Text segment:
So the script I have for doing this is slightly more complex than the one from the Blueprint. Since it has to err on the side of caution when stopping users firefox sessions. To do that it uses pargs(1) to make sure that the firefox sessions are really for this display. In practice I am the only person who might remote display a firefox session from here and even that is unlikely but it is the principle. The impact on the system of not trying to run all the disconnected firefox sessions is amazing.
Thursday April 03, 2008 At long last my home directory in the Office has caught up with my home directory at home and the one on my laptop and now lives on ZFS. Even better the admins have delegated snapshot privileges for my home directory to me. So now I have a scrip that snapshots my home directory every time I insert my smart card:
#!/bin/ksh -p now=$(date +%F-%T) exec mkdir $HOME/.zfs/snapshot/user_snap_$now
This is then called using utaction:
utaction -c ~/bin/sh/snap
Which is in turn started automatically via the session magic that gnome does (Preferences->Sessions->Start Up Programs).
You will notice that I use mkdir to create the snapshot this is great as it allows me to run the script on an NFS client but does prevent me from doing a recursive snapshot which if I had other file systems I would like.
Update. I just realised that my nautilus script is now useful at work. Cool.
Thursday March 27, 2008 I bit the bullet and bought a new CPU for the home server. It now has an AMD Athlon 64 X2 5000+ Socket AM2 2.6GHz Energy Efficient L2 1MB (2x512KB):
: pearson FSS 2 $; /usr/sbin/psrinfo -v
Status of virtual processor 0 as of: 03/27/2008 08:00:38
on-line since 03/27/2008 07:47:52.
The i386 processor operates at 2600 MHz,
and has an i387 compatible floating point processor.
Status of virtual processor 1 as of: 03/27/2008 08:00:38
on-line since 03/27/2008 07:48:00.
The i386 processor operates at 2600 MHz,
and has an i387 compatible floating point processor.
: pearson FSS 3 $; So far so good. Obviously power now no longer works so this is running at full power all the time, which is less than ideal but the performance should be and so far is considerably better than the single 2.2GHz CPU it replaces.
With the exception of PowerNow which is not supported on this Dual Core CPU, Solaris works flawlessly as expected.
Tuesday March 25, 2008 One of my users today had a bit of a hissy fit today when she plugged in her USB thumb drive into the Sun Ray and it did nothing. That is it did nothing visible. Behind the scenes the drive had been mounted somewhere but there was no realistic way she could know this.

Stored rows:
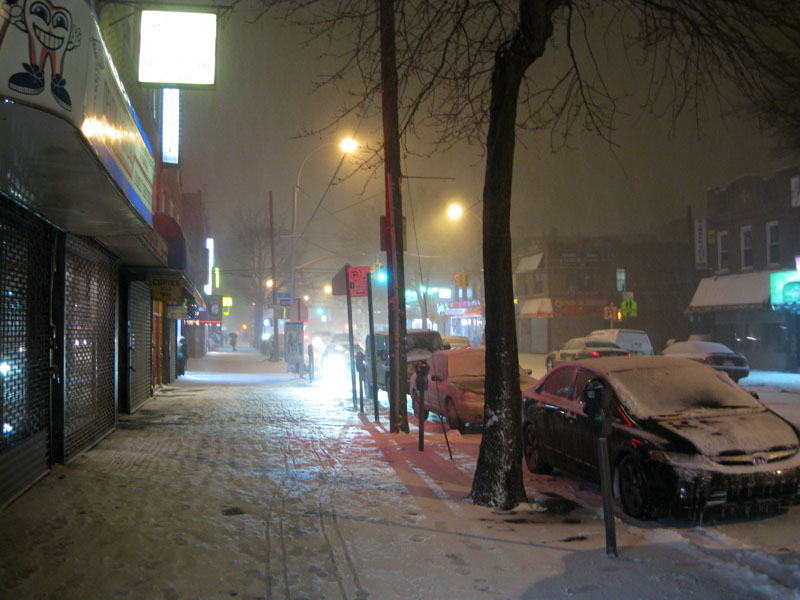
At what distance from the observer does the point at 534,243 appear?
177 ft

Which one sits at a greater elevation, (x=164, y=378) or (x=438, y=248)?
(x=438, y=248)

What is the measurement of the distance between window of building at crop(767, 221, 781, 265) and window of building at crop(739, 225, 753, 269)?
1.01 metres

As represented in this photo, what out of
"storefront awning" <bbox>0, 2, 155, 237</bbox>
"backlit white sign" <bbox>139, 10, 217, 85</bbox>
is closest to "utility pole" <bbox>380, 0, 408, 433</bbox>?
"backlit white sign" <bbox>139, 10, 217, 85</bbox>

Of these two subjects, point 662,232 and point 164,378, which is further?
point 662,232

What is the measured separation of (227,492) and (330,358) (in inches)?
1081

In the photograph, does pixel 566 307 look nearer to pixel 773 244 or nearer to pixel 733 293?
pixel 733 293

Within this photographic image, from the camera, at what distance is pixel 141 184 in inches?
303

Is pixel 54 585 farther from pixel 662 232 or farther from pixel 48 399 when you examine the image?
pixel 662 232

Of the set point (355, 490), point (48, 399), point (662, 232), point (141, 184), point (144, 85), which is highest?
point (662, 232)

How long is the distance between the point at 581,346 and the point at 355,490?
889 inches

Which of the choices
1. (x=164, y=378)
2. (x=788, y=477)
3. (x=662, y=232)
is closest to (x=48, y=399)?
(x=788, y=477)

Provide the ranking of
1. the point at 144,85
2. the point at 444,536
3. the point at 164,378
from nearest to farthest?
the point at 444,536 → the point at 144,85 → the point at 164,378

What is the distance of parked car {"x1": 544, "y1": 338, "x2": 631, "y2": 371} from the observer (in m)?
25.4

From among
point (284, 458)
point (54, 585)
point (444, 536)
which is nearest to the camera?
point (54, 585)
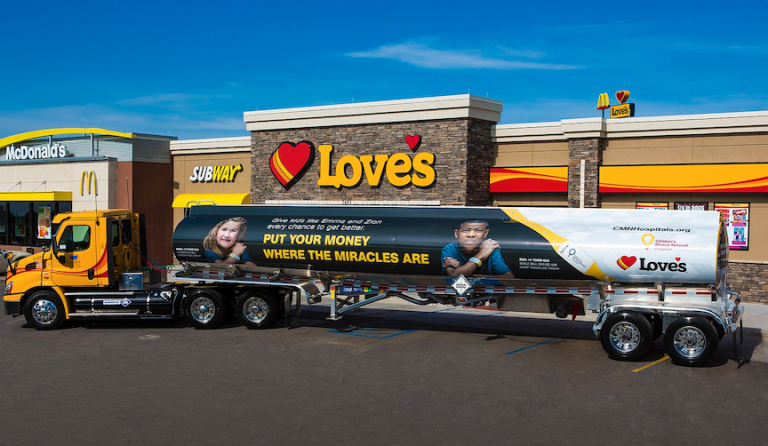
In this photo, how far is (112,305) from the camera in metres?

Exercises to complete:
A: Return the part of the blog excerpt that opens with the words containing "Update. I just" and closes with "since 03/27/2008 07:48:00.".
B: In the blog excerpt, what was the clock speed of the CPU that the new home server CPU replaced?
The items are drawn from a separate source unrelated to the blog excerpt.

Task results:
A:
Update. I just realised that my nautilus script is now useful at work. Cool.
Thursday March 27, 2008 I bit the bullet and bought a new CPU for the home server. It now has an AMD Athlon 64 X2 5000+ Socket AM2 2.6GHz Energy Efficient L2 1MB (2x512KB):
: pearson FSS 2 $; /usr/sbin/psrinfo -v
Status of virtual processor 0 as of: 03/27/2008 08:00:38
on-line since 03/27/2008 07:47:52.
The i386 processor operates at 2600 MHz,
and has an i387 compatible floating point processor.
Status of virtual processor 1 as of: 03/27/2008 08:00:38
on-line since 03/27/2008 07:48:00.

B: 2.2GHz